Portland, Maine, is only two hours away from Boston, which is not that much of a commute, but for an entrepreneur in Maine, it can feel much further away when it comes to getting the resources you need to grow your startup.
Kerry Gallivan learned that the hard way when he was looking to raise a $1 million financing round for Chimani, his Portland-based startup that builds unofficial apps for national parks. The original plan was to raise half of the round from investors in Maine and the rest in Boston, but when Gallivan went down to the Hub to pitch angel groups and seed funds, none of them took the bait. Gallivan said his main problem was that he was completely disconnected from Boston’s startup ecosystem, not having gone through an accelerator like Techstars and lacking the credentials of someone who has climbed the local corporate ladder.
It also didn’t help that he was building a consumer startup. While Boston has some clout and resources in the consumer space, it can’t compare to Silicon Valley.
“It was as if we were from Kansas,” Gallivan told BostInno.
Chimani ended up raising $745,000 for its first round, with most of it coming from a super angel who splits time between Maine and California and the rest coming from the Maine Angels group, the Maine Venture Fund and Maine Technology Institute.
With fewer resources than startups in large technology hubs in Boston and Silicon Valley, early-stage companies in Maine like Chimani often have to take a much leaner route.
“One of the benefits of doing a startup in Maine is it gets you to ‘how do you actually build a more sustainable business’ a lot faster.”
“You’re forced into it, and I think one of the benefits of doing a startup in Maine is it gets you to ‘how do you actually build a more sustainable business’ a lot faster,” Gallivan said.
Gallivan founded Chimani in 2010 while he was still a technology director at a school district in midcoast Maine. The original idea was to take Lonely Planet’s tourbook guide model and apply it to national parks in an app that could completely work offline so that travelers would never have to worry about bad reception.
The app would evolve over time, adding features like a location-based game that would encourage you to discover new spots in exchange for digital badges and an annual subscription program that provides discounts at businesses around national parks.

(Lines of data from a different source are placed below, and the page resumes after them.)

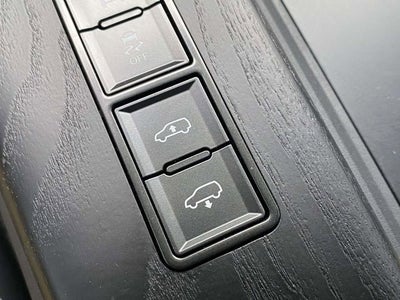 2025 Lexus LX 700h Luxury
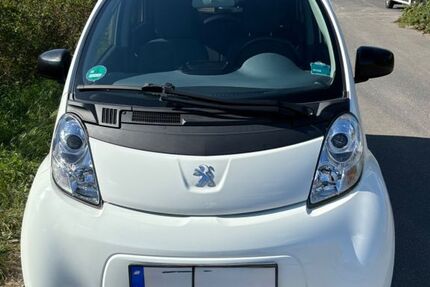 Peugeot iOn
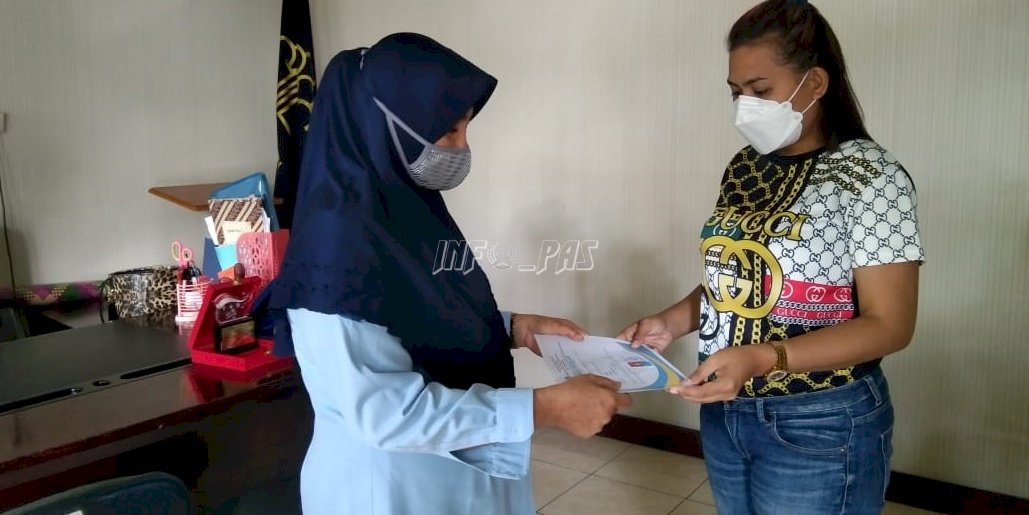 Bimbingan Berakhir, Kabapas Ambon Serahkan Sertifikat bagi Klien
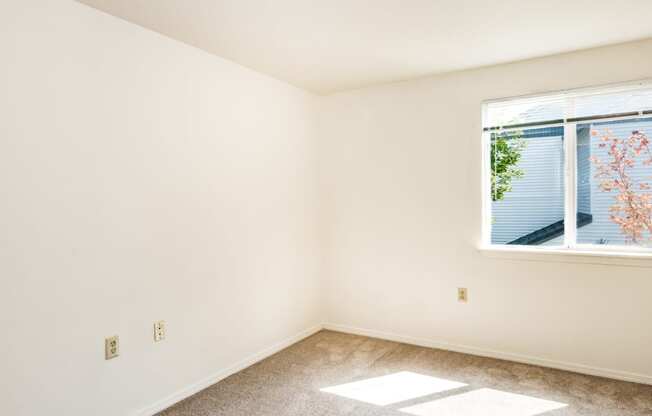 Elmonica Court vacant 2x1 primary bedroom, Beaverton, OR , 97006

It wasn’t until 2013 that Gallivan, who had been funding the company with his own money, was able to quit his full-time job at the school district, thanks to a three-year advertising sponsorship Chimani landed with Subaru. Using money from deal, Gallivan said he was able to expand from covering nine national parks to all 59 in the United States.
“It was a challenge raising money in Maine, especially at the early stages being consumer based, but that really allowed us to get to the point where we are now,” he said.
Gallivan said he has learned a lot from his initial experience of trying to entice investors in Boston and is now taking more time to visit the Hub and other cities. That has started to pay off, with Chimani winning third place in The Ad Club’s Brandathon in 2015 and getting to showcase at WebInno, a popular event series now known as Boston Innovation Group.
Chimani is now in the process of raising its next round of financing, Gallivan said, which would be used to expand internationally (which Chimani has already started to do) and build a transaction platform that can help travelers book lodging within the app.
With no marketing budget at the moment, Gallivan is trying to find creative ways to grow Chimani, which is currently seeing 5,000 downloads a day on average. The company recently got a boost from Google, which gave Chimani an editor’s choice award that gave the app some prominent real estate in the Google Play store. It also trying to get new users through partnerships with lodging operators like Delaware North, which sends customers an email promotion for Chimani five days before their trip begins.
Gallivan admits that Chimani is currently in a position where the company has healthy traction and healthy revenue, but not quite to the point where it would become easier to start conversations with out-of-state investors. “If we can push either of those along further, then we would be in a much better position,” he said.
But to really take Chimani to the next level, he knows he will need to find a breakthrough.
“There’s an appropriate time when you need to pour gasoline on it,” Gallivan said.